SOUTH TEXAS NAT. BANK v. US Fire Ins. Co.

Decision Date10 January 1985
Docket NumberCiv. A. No. L-83-34.
Citation640 F. Supp. 278
PartiesSOUTH TEXAS NATIONAL BANK OF LAREDO, Plaintiff, v. UNITED STATES FIRE INSURANCE COMPANY, Defendant.
CourtU.S. District Court — Southern District of Texas

Donato D. Ramos, Laredo, Tex., for plaintiff.

Terry Topham, John W. Davidson, San Antonio, Tex., for defendant.

ORDER

KAZEN, District Judge.

South Texas National Bank (South Texas) has sued its insurer United States Fire Insurance Company (the company). South Texas seeks to recover under a Banker's Blanket Bond and Excess Fidelity policy (the policy). South Texas asserts that the policy covers its losses caused by the alleged dishonesty and fraudulent acts of its former President, Bristow, and Vice-President, Rios, in connection with loans to Francisco Lerma and his businesses. South Texas claims that it was injured because its former employees misbehaved during the course of their employment. The company has not reimbursed South Texas for this loss. The following motions are pending in this cause: (1) Defendant's motion for partial summary judgment and motion to dismiss, (2) Defendant's motion for leave to amend, and (3) Defendant's motion to compel production of certain portions of federal examiners reports, filed August 24, 1984.

The company first asserts that South Texas cannot proceed under the Deceptive Trade Practices-Consumer Protection Act, Tex.Bus. & Com.Code Ann. § 17.41 et seq. (Vernon Supp.1984) (D.T.P.A.), because South Texas did not give the company written notice at least thirty (30) days before filing this lawsuit. Id., § 17.50A. This admitted failure to give notice, however, does not require dismissal or judgment for Defendant. When "defect in the notice ... is ... brought to the attention of the trial court before trial, ... the trial court should ... abate the proceeding for thirty (30) days." Hollingsworth Roofing Co. v. Morrison, 668 S.W.2d 872, 875 (Tex.Civ. App.-Ft. Worth 1984, no writ). The Court would therefore be inclined to abate this action for thirty (30) days to allow the proper notice to be given. A serious question exists, however, as to the validity of a claim directly under the DTPA.

In the first place, it seems from South Texas' responsive brief that it intends to proceed instead under § 16 of article 21.21 of the Insurance Code. Section 16 provides a cause of action to remedy unlawful deceptive trade practices defined in § 4 of the Insurance Code, or in § 17.46 of the DTPA, or in rules and regulations adopted by the State Board of Insurance. Although a plaintiff may not claim breach of warranty or unconscionability under § 16, Mobile County Mut. Ins. Co. v. Jewell, 555 S.W.2d 903, 911 (Tex.Civ.-El Paso 1977), writ ref'd n.r.e., per curiam, 566 S.W.2d 295 (Tex. 1978), it is not true—as contended by the company—that there is no private cause of action under § 16. See, Bragg, Maxwell, & Longley, TEXAS CONSUMER LITIGATION (2d Ed.1983) § 7.03 (Consumer Litigation). Indeed the Texas Supreme Court per curiam opinion refusing application for writ of error in Hi-Line Electric Company v. Travelers Insurance Cos., 587 S.W.2d 488 (Tex.Civ.App.-Dallas, 1979), writ ref. n.r.e., per curiam, 593 S.W.2d 953 (1980) was apparently written specifically to reject the lower court's holding that suit under article 21.21 of the Insurance Code must be based on the Deceptive Trade Practices Act.

Dataset section:
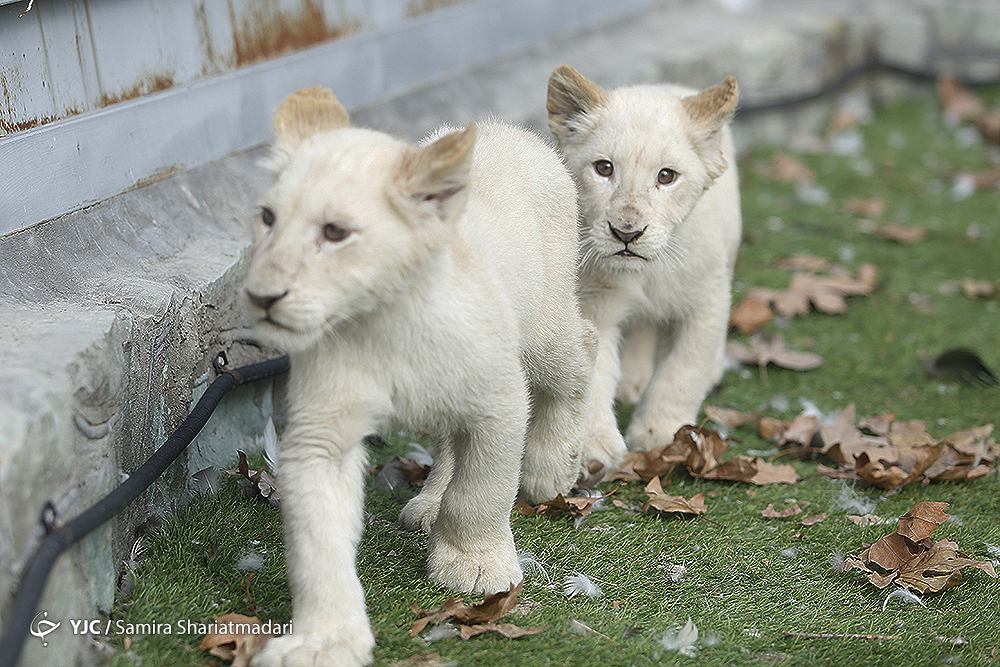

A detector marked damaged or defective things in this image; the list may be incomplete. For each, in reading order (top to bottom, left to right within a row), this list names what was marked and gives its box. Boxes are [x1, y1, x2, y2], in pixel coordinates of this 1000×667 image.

rust stain [229, 0, 354, 68]
rust stain [99, 73, 176, 107]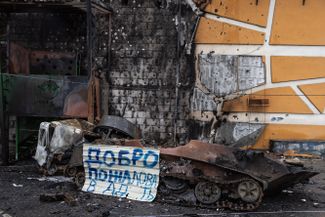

Tasks to perform:
1. Rewrite the paragraph of the order that begins "The company first asserts" more briefly, keeping its main facts.
2. Summarize the order in two sentences.

Expected results:
1. The company argued that South Texas could not sue under the Deceptive Trade Practices-Consumer Protection Act because it had not given written notice at least thirty days before filing suit. The court held that this admitted failure does not require dismissal or judgment for the defendant. Under Hollingsworth Roofing Co. v. Morrison, when a notice defect is raised before trial, the proceeding should be abated for thirty days. The court was therefore inclined to abate the action so that proper notice could be given, but it saw a serious question about whether a claim directly under the DTPA was valid.

2. South Texas National Bank sued United States Fire Insurance Company under a Banker's Blanket Bond and Excess Fidelity policy for losses allegedly caused by the dishonesty of its former President and Vice-President in connection with loans to Francisco Lerma and his businesses, and several defense motions were pending. The court found that the bank's failure to give thirty days' written notice under the DTPA called for abatement rather than dismissal, and it rejected the company's contention that there is no private cause of action under § 16 of article 21.21 of the Insurance Code.